_Document segment:_
Errata

Presto: The Definitive Guide

Errata for Presto: The Definitive Guide

Submit your own errata for this product.

The errata list is a list of errors and their corrections that were found after the product was released. If the error was corrected in a later version or reprint the date of the correction will be displayed in the column titled "Date Corrected".

The following errata were submitted by our customers and approved as valid errors by the author or editor.

Color key: Serious technical mistake Minor technical mistake Language or formatting error Typo Question Note Update

Version Location Description Submitted By Date submitted Date corrected
PDF, ePub
Page 23
Adding a Data Source 4th paragraph

The paragraph says "let’s say you create catalog properties files etc/cdh-hadoop.properties, etc/sales.properties, etc/web- traffic.properties, and etc/mysql-dev.properties. "

But per previous description, catalog property files should be under etc/catalog/ folder. Thus, those file names should be etc/catalog/cdh-hadoop.properties, etc/catalog/sales.properties, etc/catalog/web- traffic.properties, and etc/catalog/mysql-dev.properties.

Note from the Author or Editor:
Fixed

Chen Zhang  May 06, 2020 
Printed, PDF
Page 26
1st paragraph code area

Format print mistake here:
"
...
$ mv presto ~/bin
...
"
Actually "~" is the hex code of “~”.

Note from the Author or Editor:
Thank you for finding this issue. I have fixed the problem in the source and the next revision of the book will include the updated snippet.

Steven Zheng  Apr 22, 2020 
PDF
Page 32
Downloading and Registering the Driver, the first paragraph

it says "The server is available as a JAR file."
but I think it should be "the *driver* is available as a JAR file"

Note from the Author or Editor:
Fixed

Chen Zhang  May 07, 2020 
, Printed, PDF, ePub
Page 40
Figure 4-3

In the Figure 4-3, it can be seen clearly that one client sends a select query towards coordinator and the later one send back the resultset after the query has been processed. The direction of the arrow is wrong which should be reversed.

Note from the Author or Editor:
Thank you for submitting the errata. You are correct the arrows need to be reversed. The top one under the query should point to the coordinator on the right. The bottom on above the results should point to the CLI on the left.

Huang Pengcheng  Apr 10, 2020 
PDF
Page 46
Figure 4-3

Direction of the arrows going to and from the CLI to the coordinator are pointing in the wrong directions. The SQL statement should be pointing to the coordinator and the return values should be pointing back to the CLI.

_Goals:_
**1)** From the Presto errata list, duplicate the part that opens with the words containing "In the Figure" and closes with "on the left.".
**2)** Answer these questions using the Presto errata list:
(a) On which page is the erratum about the "$ mv presto ~/bin" snippet?
(b) In the page 32 submission, which word is proposed in place of "server"?
(c) Under which folder does the page 23 submission say catalog property files belong?
**3)** Resume the Presto errata list after its final sentence.

_Given records:_
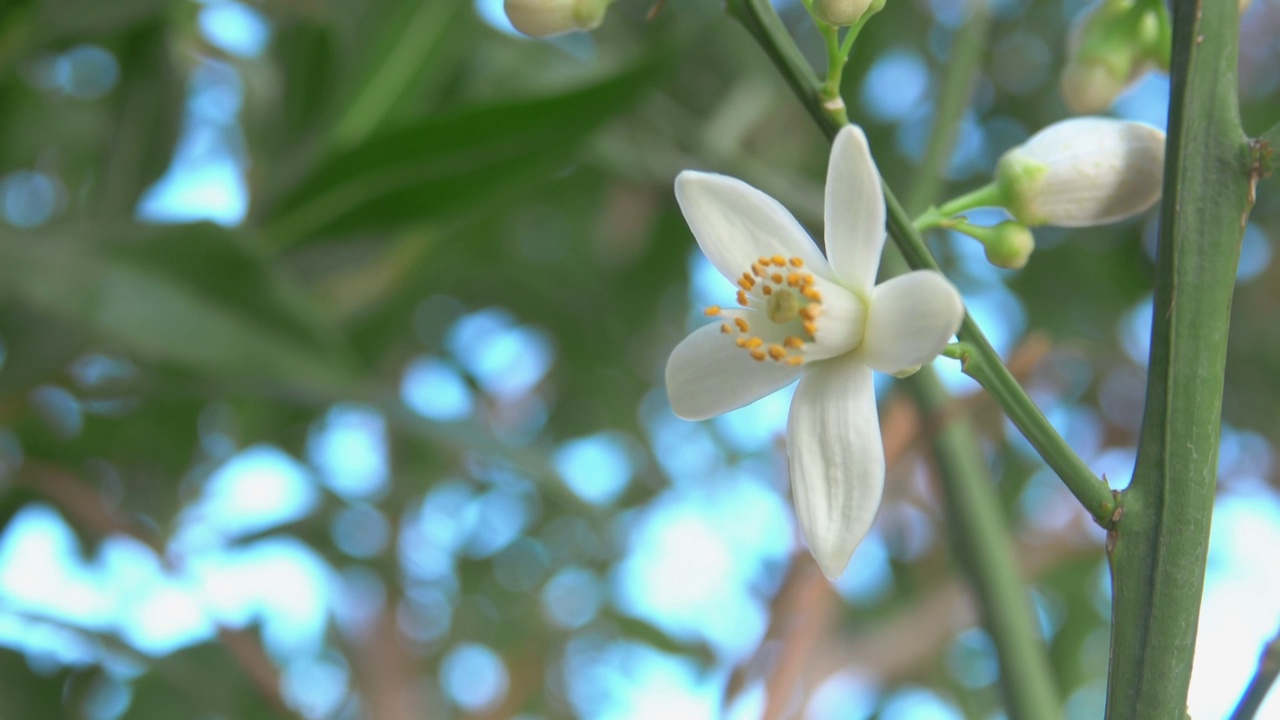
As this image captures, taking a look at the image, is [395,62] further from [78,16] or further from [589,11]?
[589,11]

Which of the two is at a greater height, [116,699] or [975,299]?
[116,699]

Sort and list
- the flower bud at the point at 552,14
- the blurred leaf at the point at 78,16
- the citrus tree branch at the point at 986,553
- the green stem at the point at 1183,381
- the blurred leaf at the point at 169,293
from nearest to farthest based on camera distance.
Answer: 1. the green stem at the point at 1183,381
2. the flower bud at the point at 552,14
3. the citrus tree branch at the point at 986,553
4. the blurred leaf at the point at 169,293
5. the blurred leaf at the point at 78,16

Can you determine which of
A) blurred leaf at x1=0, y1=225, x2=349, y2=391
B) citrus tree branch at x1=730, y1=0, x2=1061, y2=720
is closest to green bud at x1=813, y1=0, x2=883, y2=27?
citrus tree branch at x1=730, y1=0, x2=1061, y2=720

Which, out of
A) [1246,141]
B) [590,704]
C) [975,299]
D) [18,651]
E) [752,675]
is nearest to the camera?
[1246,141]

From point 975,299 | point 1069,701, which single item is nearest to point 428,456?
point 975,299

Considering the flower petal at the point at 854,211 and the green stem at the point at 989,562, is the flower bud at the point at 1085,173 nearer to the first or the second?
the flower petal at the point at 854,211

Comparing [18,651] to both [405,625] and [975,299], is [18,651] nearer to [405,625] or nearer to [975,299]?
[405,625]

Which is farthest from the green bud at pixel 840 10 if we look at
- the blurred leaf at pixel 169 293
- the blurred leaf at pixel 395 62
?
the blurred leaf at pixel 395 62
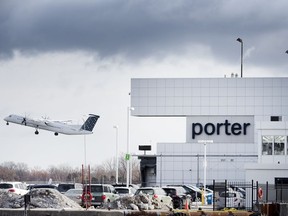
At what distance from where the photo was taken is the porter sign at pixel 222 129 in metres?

_Per-task outputs:_
**1)**
In the Figure 4-3, it can be seen clearly that one client sends a select query towards coordinator and the later one send back the resultset after the query has been processed. The direction of the arrow is wrong which should be reversed.

Note from the Author or Editor:
Thank you for submitting the errata. You are correct the arrows need to be reversed. The top one under the query should point to the coordinator on the right. The bottom on above the results should point to the CLI on the left.

**2)**
(a) Page 26
(b) driver
(c) etc/catalog/

**3)**
Note from the Author or Editor:
The feedback is correct. I requested an image update for the new revision.

Brian Olsen  May 11, 2020 
Printed, PDF, ePub
Page 58
3rd paragraph, code snippet

At the forth line of the snippet,
"// then inner join cutkey" should be "// then inner join custkey"

Note from the Author or Editor:
Already fixed

Steven Zheng  May 01, 2020 
PDF
Page 58
example 4-4

In example 4-4, there is a comment "// then inner join cutkey"

But the "cutkey" is a typo, it should be "custkey"

Note from the Author or Editor:
Fixed

Chen Zhang  May 22, 2020 
PDF
Page 110
last paragraph

It says "The key is sorted first by the key and the column in ascending lexicographic order"

I think it makes no sense that a "key" is sorted first by "the key". I guess the sentence should be "the key is sorted first by the row ID and the column ..."

Note from the Author or Editor:
Fixed

Chen Zhang  May 14, 2020 
, Printed, PDF, ePub
Page 138
Chapter 6 Connector 5th paragraph

Another advanced feature of a connector is to provide table statistics, *which* (instead of "that") can be used ... to query plans. (There were two dot in the original version of epub)

Note from the Author or Editor:
I fixed this in the source code now and pushed the change to master.

Huang Pengcheng  Apr 11, 2020 
, Printed, PDF, ePub
Page 210
Chapter 9 Logical Operators

As an anwser of "What are the best days of the week to fly out of Boston in the month of February?", the original sql used the dayofweek column as a sorted column. However, more precisely, the delay column should be used as it indicates the least delays.

Note from the Author or Editor:
Since there are only 7 days in the results the reader can easily see the best days from the 1-7 dayofweek column. Sorting it based on the delay is also possible and should probably combined with changing from number to the name for dayofweek. However I do not think this is necessary in the context where the query is used in the book.

Huang Pengcheng  Apr 13, 2020 
ePub
Page 210
Chapter 6 6.4 Hive Connector for Distributed Storage Data Sources

"hdfs:/user/hive/warehouse/web/page_views/..." -> hdfs://

Double slash should be here.

Note from the Author or Editor:
Fixed

Huang Pengcheng  May 10, 2020 
PDF
Page 216
Figure 10.7

The figures 10.7, 10.8 and 10.9 use the wrong label for the TLS certificate.

It should be changed from

TLS Certification

to

TLS Certificate

for all occurrences in the three images.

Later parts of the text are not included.